Hi
Trying to parse an XML to get the information from multiple rows, however when running the XPath on the XML it only brings back the first 100. There should more than 400 rows - so I know something it is cutting it off. Any way to bring through all the rows? MY XPath settings are below (node, the result count here shows 0 but this was part of a loop - the other one showed 400 resultcount)
Thanks!
Hi @supersharp,
Actually, I think it is not that easy to find out what the problem is, regarding the provided information.
Here I just try to answer regarding what I sense, if I’m getting it wrong, please provide more info or an example.
If it is a web page content in which it is said 400 items has been found, maybe the reason for getting only 100 items is that the other results in the page are not available on page load. For example they appear by scrolling down or clicking some “show more” link.
If this is the case, let me know and I will provide you with the solution.
Good catch, it appears to span multiple pages!
So you need to get each page separately. Try it and feel free to come back with any other questions.
Hi eveyone,
I actually have a similar issue.

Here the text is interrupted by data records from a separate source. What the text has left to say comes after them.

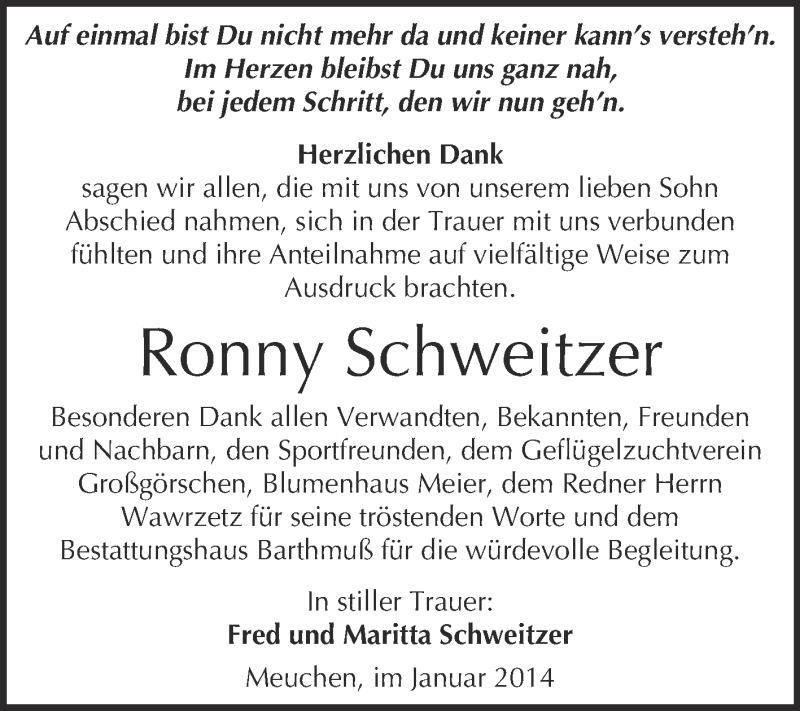 Auf einmal bist Du nicht mehr da und keiner kann's versteh'n.
Im Herzen bleibst Du uns ganz nah,
bei jedem Schritt, den wir nun geh'n.

Herzlichen Dank
sagen wir allen, die mit uns von unserem lieben Sohn Abschied nahmen, sich in der Trauer mit uns verbunden fühlten und ihre Anteilnahme auf vielfältige Weise zum Ausdruck brachten.

Ronny Schweitzer

Besonderen Dank allen Verwandten, Bekannten, Freunden und Nachbarn, den Sportfreunden, dem Geflügelzuchtverein Großgörschen, Blumenhaus Meier, dem Redner Herrn Wawrzetz für seine tröstenden Worte und dem Bestattungshaus Barthmuß für die würdevolle Begleitung.

In stiller Trauer:
Fred und Maritta Schweitzer

Meuchen, im Januar 2014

For me there is a button that says “show more” and if clicked adds more entries to the page and increases the URL by 1 “https://jobs.philips.com/jobs/#1”. So when I originally got info from the page without the increasing URL ID, I would always get the first 30 entries. I then changed it so that I provide the URLs with IDs from 1 to 10, just to check if that works. However, still each URL gets the first 30 results.Web_Extraction_Test.knwf (17.9 KB)
Is there a way I can fix that?
The workflow is attached.
Thank you!
Hi @Siemru and welcome to the KNIME forum,
In your case, pagination is event based so you cannot catch all results using HTTP or Webpage Retriever nodes (or the Get Request node).
You can get 60 results at most. First 30 results appear as “direct” class and the next 30 results exist as “hidden” class but you can catch them (as shown in the example workflow).
To be able to get all results (1044), you need Selenium nodes (as demonstrated in the workflow).
Web_Extraction_Test.knwf (2.6 MB)
Thanks for the quick reply @armingrudd!
Works fine
This topic was automatically closed 182 days after the last reply. New replies are no longer allowed.